**Exercise aim**
Can you find each line in the listing below that contains the string "side" and copy it out in full?

**Dataset records**
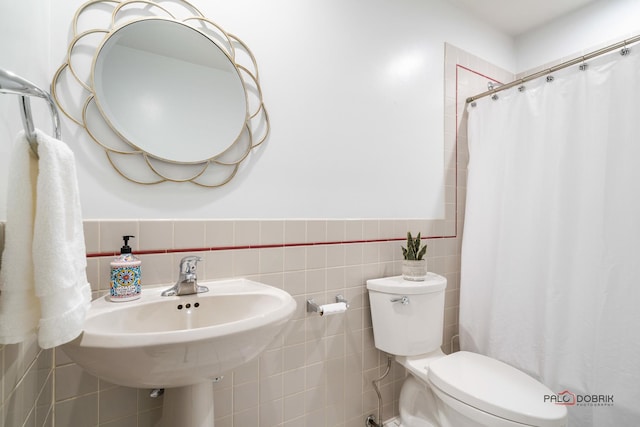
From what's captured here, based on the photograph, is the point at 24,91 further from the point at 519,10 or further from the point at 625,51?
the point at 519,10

---

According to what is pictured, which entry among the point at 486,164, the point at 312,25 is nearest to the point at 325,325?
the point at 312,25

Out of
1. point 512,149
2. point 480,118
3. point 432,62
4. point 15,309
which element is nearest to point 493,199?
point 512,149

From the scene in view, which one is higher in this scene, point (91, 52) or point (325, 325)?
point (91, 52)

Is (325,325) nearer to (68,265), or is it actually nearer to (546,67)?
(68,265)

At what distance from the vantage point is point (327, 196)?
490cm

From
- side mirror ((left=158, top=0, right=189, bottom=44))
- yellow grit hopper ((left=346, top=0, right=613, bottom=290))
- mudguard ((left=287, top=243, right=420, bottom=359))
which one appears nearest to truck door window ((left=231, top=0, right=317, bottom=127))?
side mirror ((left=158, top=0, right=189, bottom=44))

**Response**
- side mirror ((left=158, top=0, right=189, bottom=44))
side mirror ((left=158, top=0, right=189, bottom=44))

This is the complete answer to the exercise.